Как отмечает Пьер Докез (Pierre Dockès) в своей работе «Рабство и свобода в
средневековье» (1982), это изменение повысило автономность крепостных и
улучшило условия их жизни, так как теперь они могли больше времени
посвятить собственному воспроизводству и договариваться о размере своей
повинности, вместо того чтобы быть использованными, как движимое
имущество на не обсуждаемых условиях. Что важнее всего, эффективное
использование и владение наделом земли означало, что крепостные могли
всегда прокормить себя, и, даже в случае обострения противостояния с
лендлордами, их не так-то легко было поставить на колени, угрожая голодом.
Правда, лорд мог согнать непокорных крестьян с земли, но это происходило
редко, так как трудно было найти новых работников в условиях относительно
закрытой экономики и коллективной природы сопротивления крестьян. Вот
почему – как отмечает Маркс – в феодальном поместье эксплуатация
трудящихся всегда напрямую зависела от применения силы [3].
----------------
● **Что нужно сделать**:
a) Согласуются ли с фрагментом о крепостных следующие утверждения: (i) по Докезу, изменение повысило автономность крепостных; (ii) лорды часто сгоняли непокорных крестьян с земли; (iii) работа Докеза вышла в 1982 году? Для каждого ответьте «да» или «нет» и дословно приведите решающие слова текста.
b) Воспроизведите дословно часть фрагмента о крепостных, начиная со слов «Правда, лорд мог» и далее до слов «применения силы [3].» включительно.
Опирайтесь только на этот текст.

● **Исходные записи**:
----------------
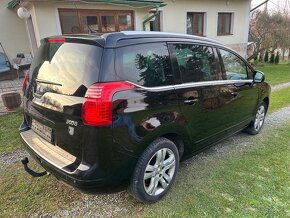 PEUGEOT 5008 2.0hdi 110kw r.12/2016 145000km 7.míst navigace - 4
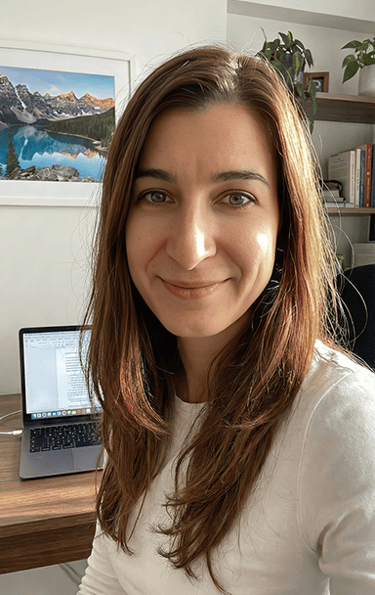 Duygu Onaral profile picture smiling sitting at her desk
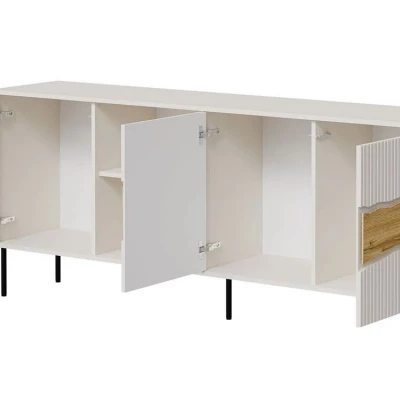 Široká komoda s dvířky a poličkami CLANTON - dub wotan / kašmír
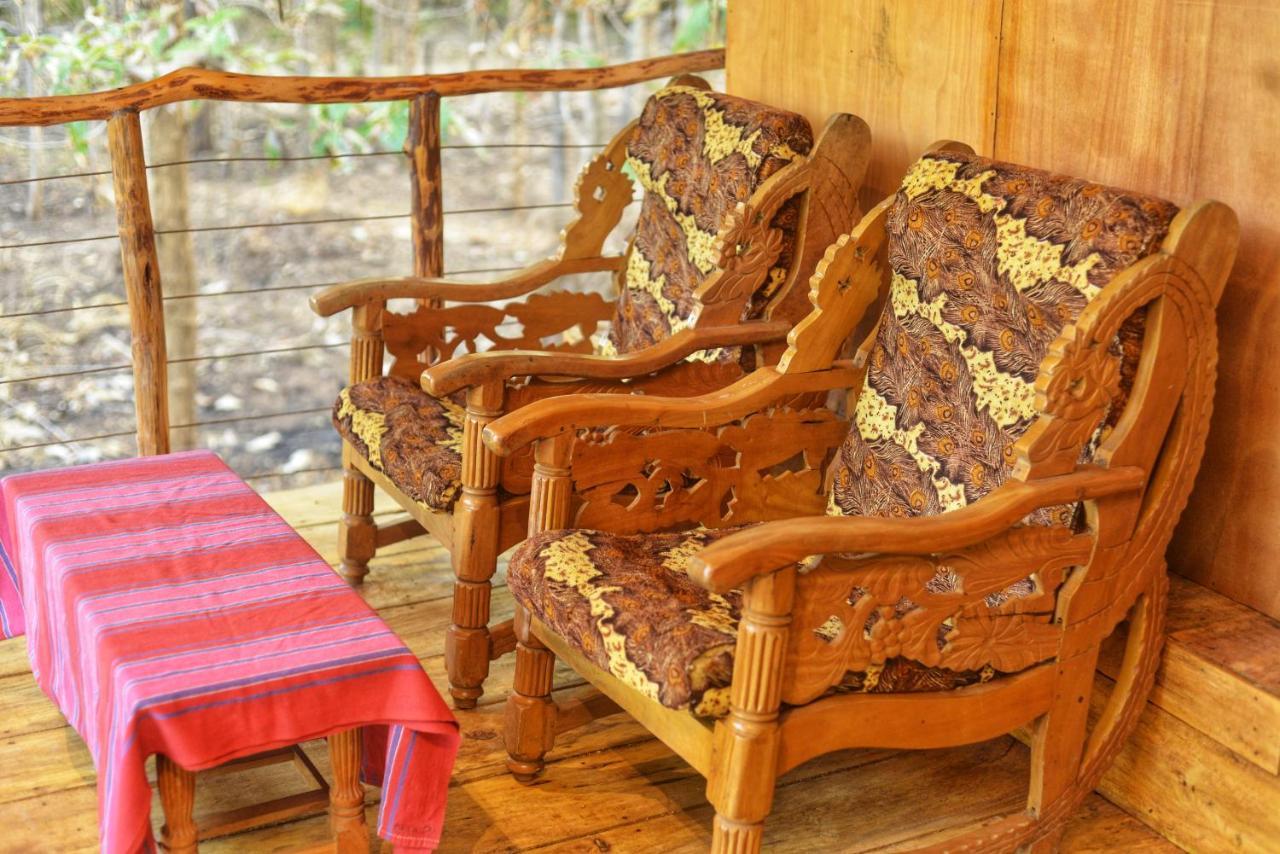Pidurangala View Treehouse Apartment สิกิริยา ภายนอก รูปภาพ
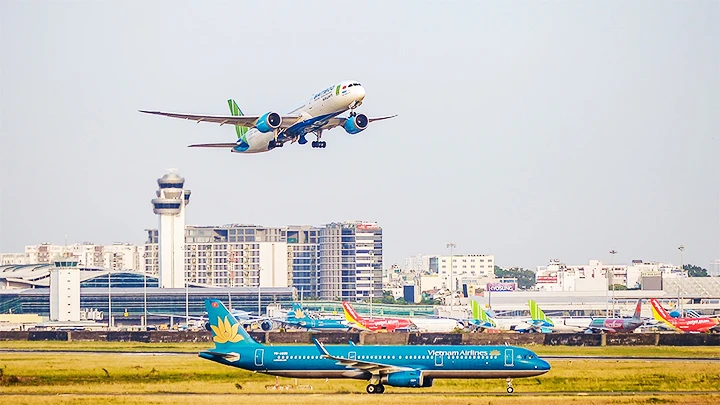 Cần giải pháp hiệu quả để ứng phó tình trạng thiếu hụt tàu bay.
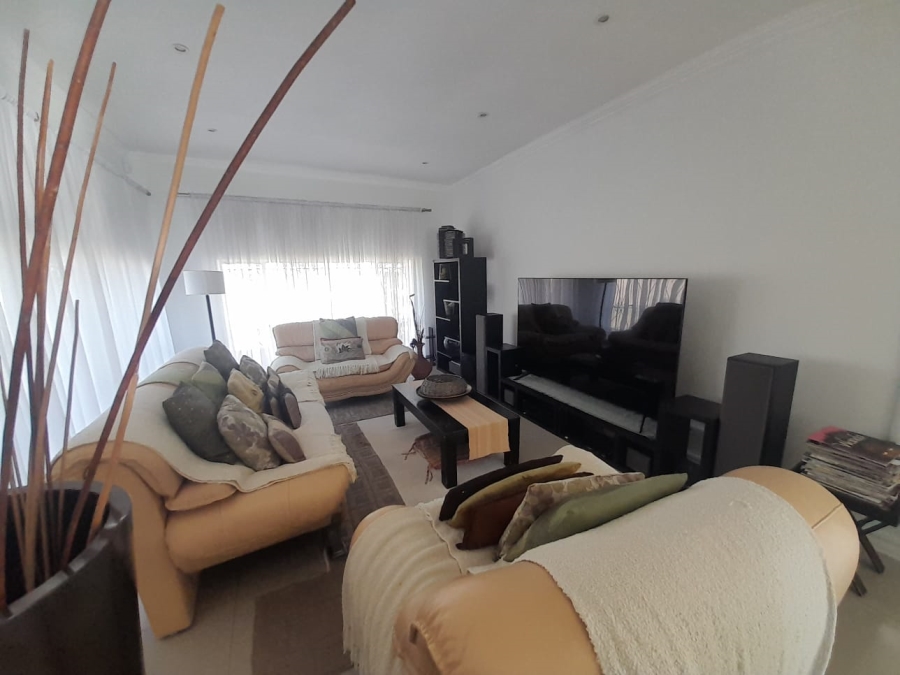 To Let 3 Bedroom Property for Rent in Ridgeway Gauteng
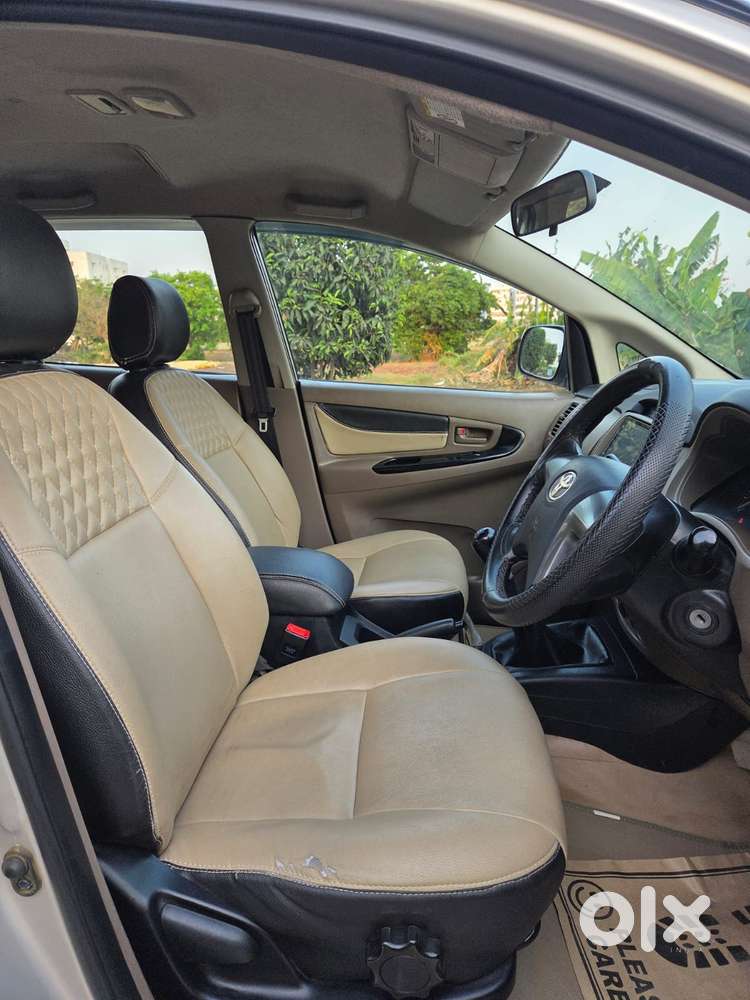 Toyota Innova 2.5 G (diesel) 7 Seater, 2016, Diesel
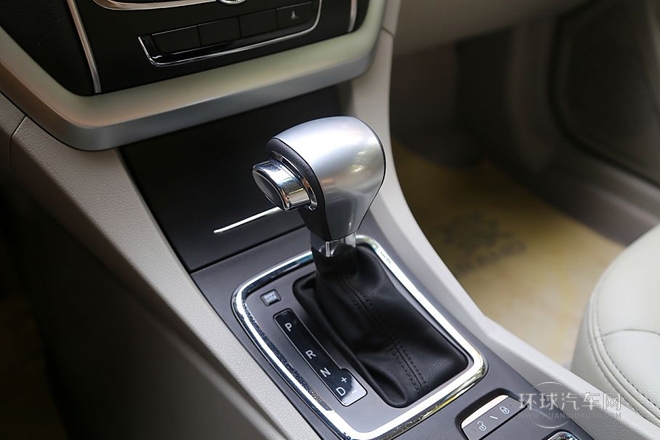 2014款 三廂 1.3T CVT尊貴型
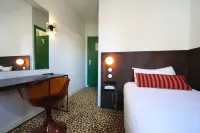 Le Moderne Hôtel - Bãi đậu xe
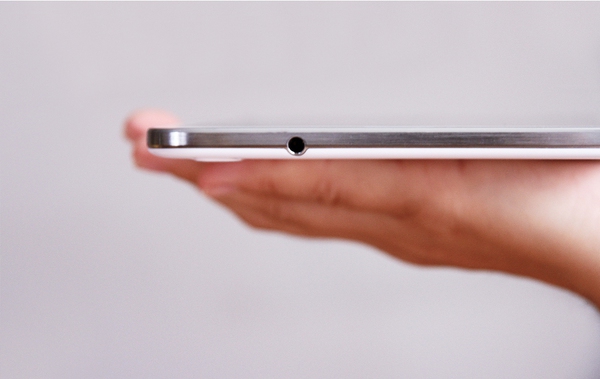 Cận cảnh Galaxy Tab 3 8 inch - Tablet kết hợp smartphone 7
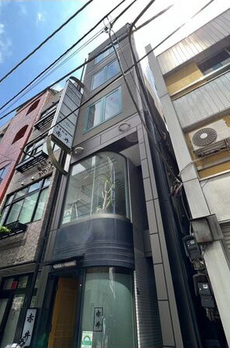 若月ビル 
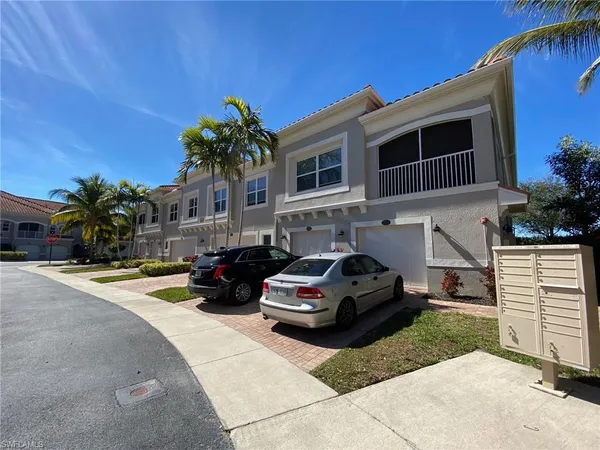 $2,300 | 8560 Evernia Court, Unit 204, Estero, FL 34135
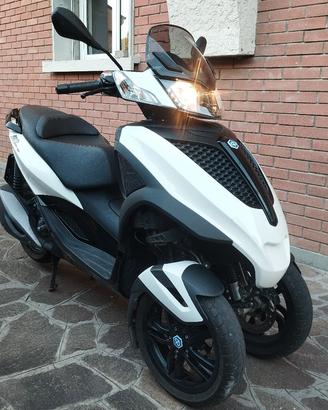 piaggio MP3 300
----------------
● **Решённые задачи**:
a)
(i) Да: «это изменение повысило автономность крепостных».
(ii) Нет: «но это происходило редко».
(iii) Да: «Рабство и свобода в средневековье» (1982).

b)
Правда, лорд мог согнать непокорных крестьян с земли, но это происходило
редко, так как трудно было найти новых работников в условиях относительно
закрытой экономики и коллективной природы сопротивления крестьян. Вот
почему – как отмечает Маркс – в феодальном поместье эксплуатация
трудящихся всегда напрямую зависела от применения силы [3].